Exercise description:
Write every line below out again, exactly as given, but leave out the pictures.

Source data:
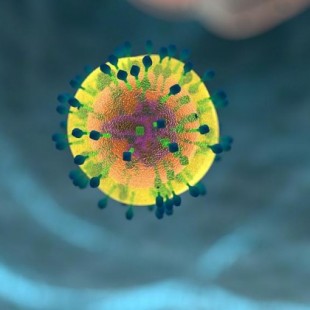 No, no se ha conseguido eliminar el VIH con células madre en seis pacientes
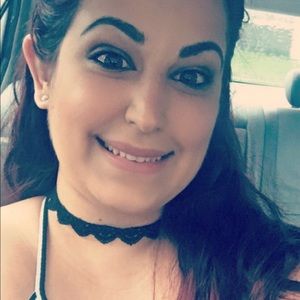 Meet your Posher, Anabel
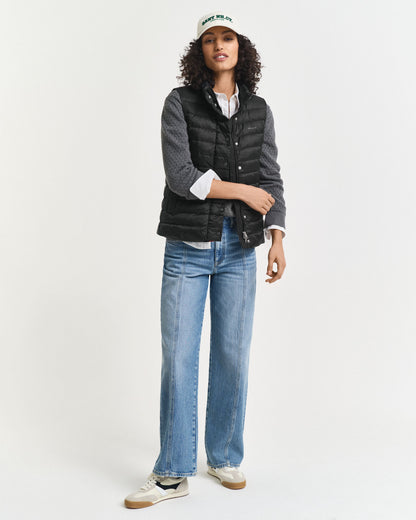 Light Down Vest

Expected answer:
 No, no se ha conseguido eliminar el VIH con células madre en seis pacientes
 Meet your Posher, Anabel
 Light Down Vest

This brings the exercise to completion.